* [SZCZEGÓŁY ZADANIA]
Proszę powtórzyć poniższe dane w całości, wiersz po wierszu, bez jakichkolwiek zmian.

* [DANE]
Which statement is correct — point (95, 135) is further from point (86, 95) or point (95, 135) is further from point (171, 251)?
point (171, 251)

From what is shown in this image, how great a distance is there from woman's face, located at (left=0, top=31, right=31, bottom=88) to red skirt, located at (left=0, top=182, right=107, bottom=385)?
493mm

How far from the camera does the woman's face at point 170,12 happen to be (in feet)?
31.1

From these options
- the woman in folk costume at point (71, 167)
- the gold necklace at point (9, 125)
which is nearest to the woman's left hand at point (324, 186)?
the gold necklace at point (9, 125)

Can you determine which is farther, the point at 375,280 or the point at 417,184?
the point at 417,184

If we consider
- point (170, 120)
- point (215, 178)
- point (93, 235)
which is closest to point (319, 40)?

* [ODPOWIEDŹ KOŃCOWA]
Which statement is correct — point (95, 135) is further from point (86, 95) or point (95, 135) is further from point (171, 251)?
point (171, 251)

From what is shown in this image, how great a distance is there from woman's face, located at (left=0, top=31, right=31, bottom=88) to red skirt, located at (left=0, top=182, right=107, bottom=385)?
493mm

How far from the camera does the woman's face at point 170,12 happen to be (in feet)?
31.1

From these options
- the woman in folk costume at point (71, 167)
- the gold necklace at point (9, 125)
which is nearest to the woman's left hand at point (324, 186)?
the gold necklace at point (9, 125)

Can you determine which is farther, the point at 375,280 or the point at 417,184?
the point at 417,184

If we consider
- point (170, 120)
- point (215, 178)
- point (93, 235)
which is closest to point (319, 40)?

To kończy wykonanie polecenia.